Postado por Fabiano Venancio - Se a guerra no Oriente Médio terminar hoje, Campos já terá um aumento calculado em cerca de R$ 50 milhões em repasses de royalties, de acordo com estimativa do economista Ranulfo Vidigal, diretor de Indicadores Sociais e Econômicos da Secretaria Municipal de Desenvolvimento Econômico. Por outro lado, o economista fala ao Campos 24 Horas a respeito de um lado negativo da guerra para os brasileiros: inflação e recessão por conta dos efeitos colaterais de uma alta mais prolongada nos combustíveis.
"Se a guerra terminar hoje ou daqui a uma semana, o que parece pouco provável, esses R$ 50 milhões já estão garantidos porque a cotação média do petróleo disparou e está mantida sistematicamente acima de 100 dólares o barril", analisou. (Leia mais abaixo)
Em comparação com a cotação média do ano passado, o percentual de aumento está em torno de 60%, calcula Ranulfo.
Em 2025, o preço médio do barril de petróleo tipo Brent estava em torno de 65 dólares. Segundo o especialista, o mês crucial para a definição do preço do petróleo será abril.
"Porque neste período os estoques mundiais que ainda estão segurando o petróleo a um preço alto, mas ainda razoável, essas reservas vão escassear. Tanto é verdade que países como a Tailândia ou Filipinas já estão fazendo racionamento de combustíveis. Se a gente passar de abril nesta situação, provavelmente vamos ter uma cotação média ainda maior se essa guerra não se resolver".
O economista prevê ainda que com a continuidade da guerra dos Estados Unidos e Israel contra o Irã e os ataques iranianos contra bases dos EUA no Oriente Médio, as estimativas apontam para que a cada mês adicional de guerra haja um acréscimo de R$ 25 milhões de indenização em royalties no orçamento da Prefeitura de Campos.

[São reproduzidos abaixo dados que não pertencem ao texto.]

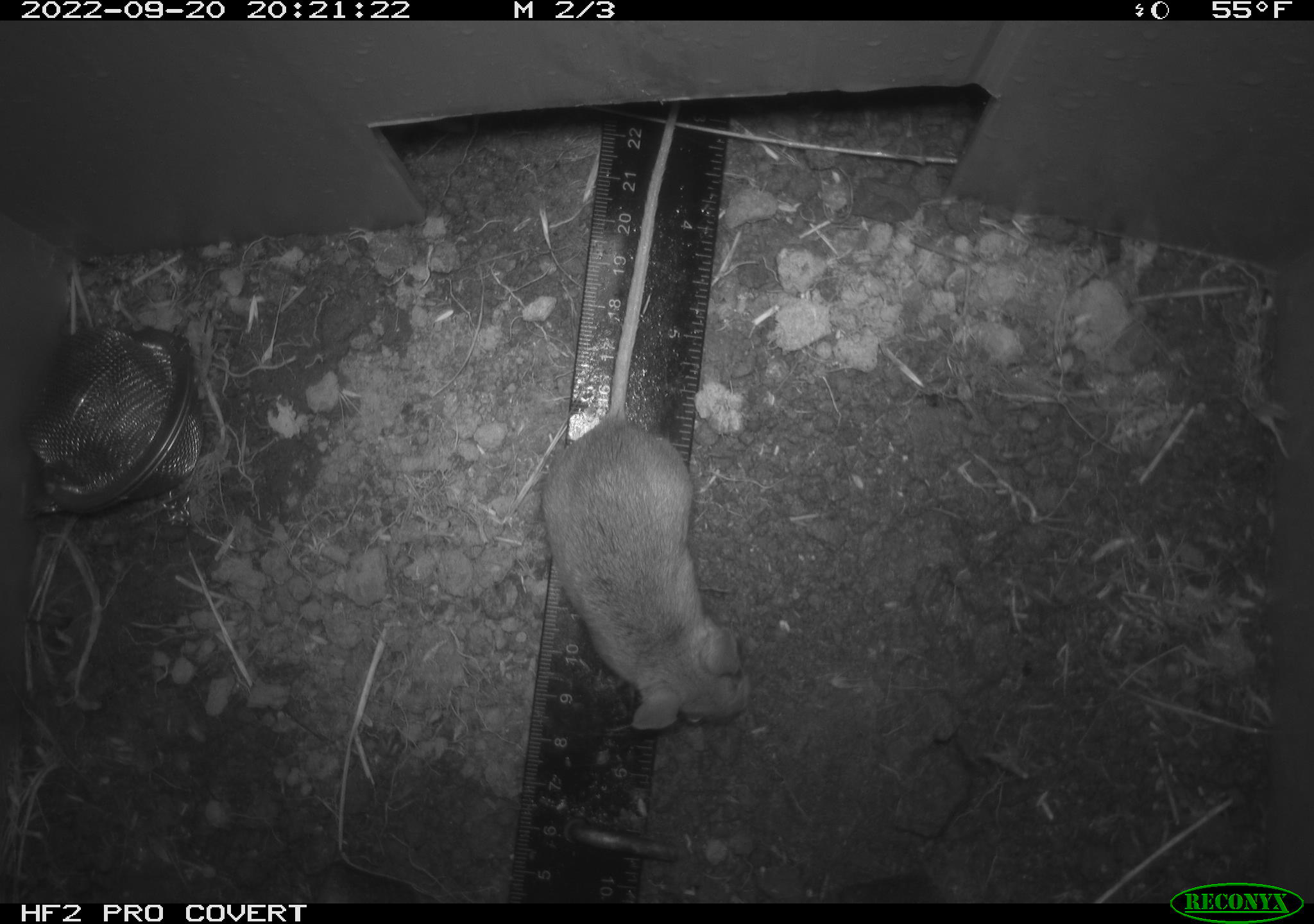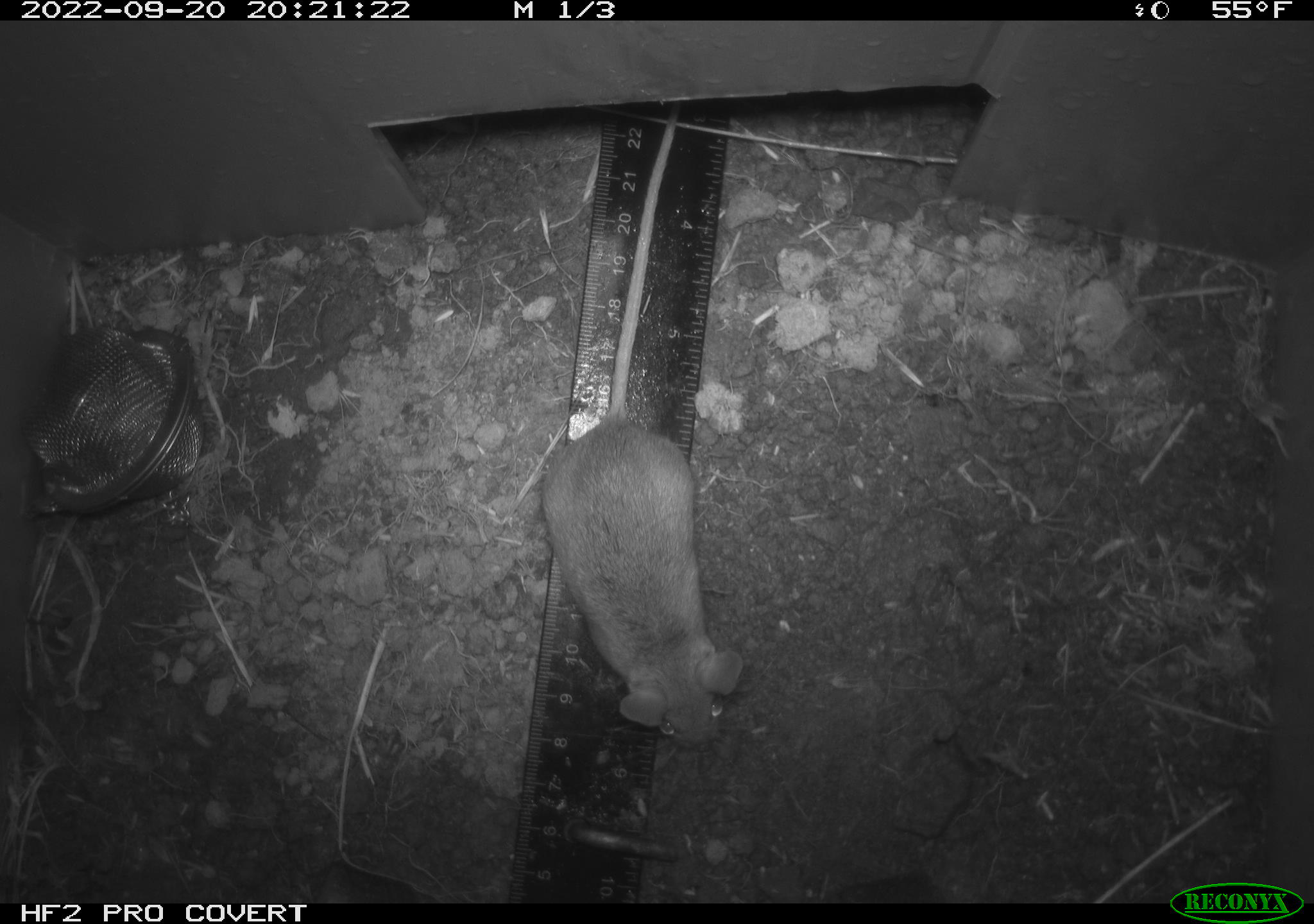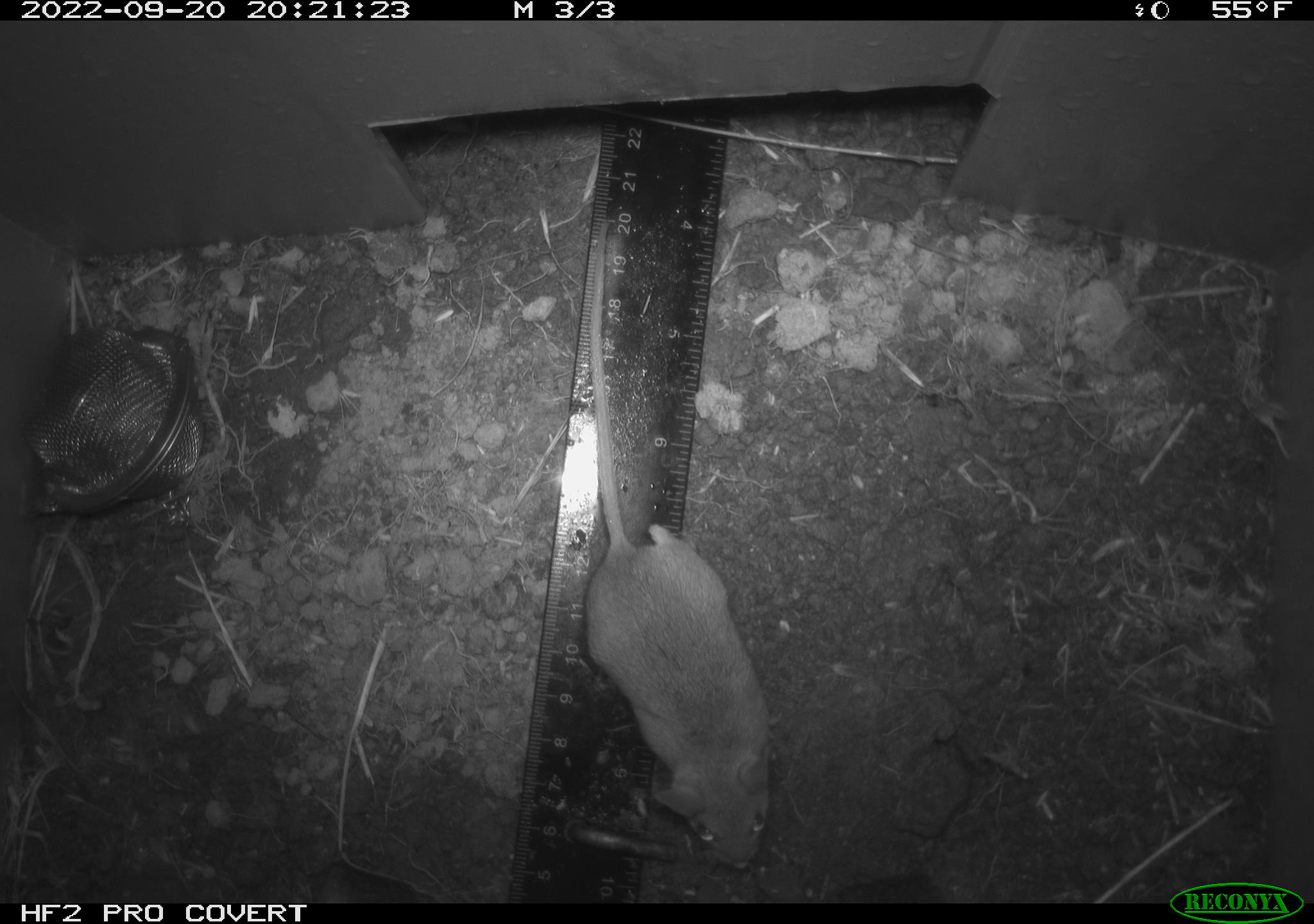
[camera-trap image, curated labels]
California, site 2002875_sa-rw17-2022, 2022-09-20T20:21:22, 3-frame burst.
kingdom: Animalia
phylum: Chordata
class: Mammalia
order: Rodentia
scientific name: Rodentia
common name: mouse species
Mouse species (Rodentia).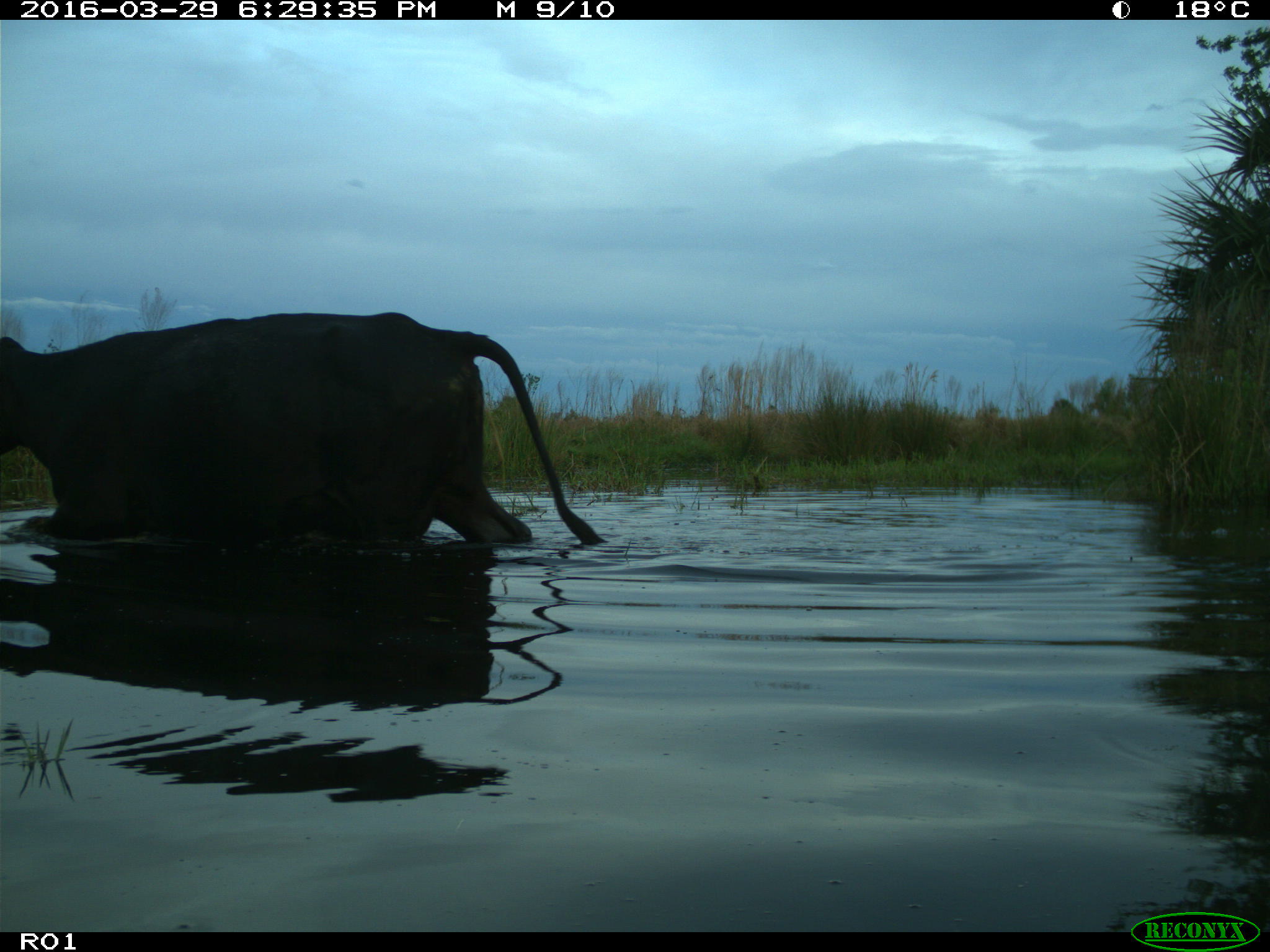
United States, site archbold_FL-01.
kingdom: Animalia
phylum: Chordata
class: Mammalia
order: Artiodactyla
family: Bovidae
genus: Bos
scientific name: Bos taurus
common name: domestic cow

Por outro lado, Ranulfo lembra que os efeitos colaterais de uma alta mais prolongada nos combustíveis deve trazer inflação e recessão. (Leia mais abaixo)
"O IPCA acaba de sair, bateu na casa dos 15%. Isso é péssimo tanto para as finanças dos municípios como dos Estados e s União porque resulta em queda no crescimento e menos arrecadação de impostos", concluiu.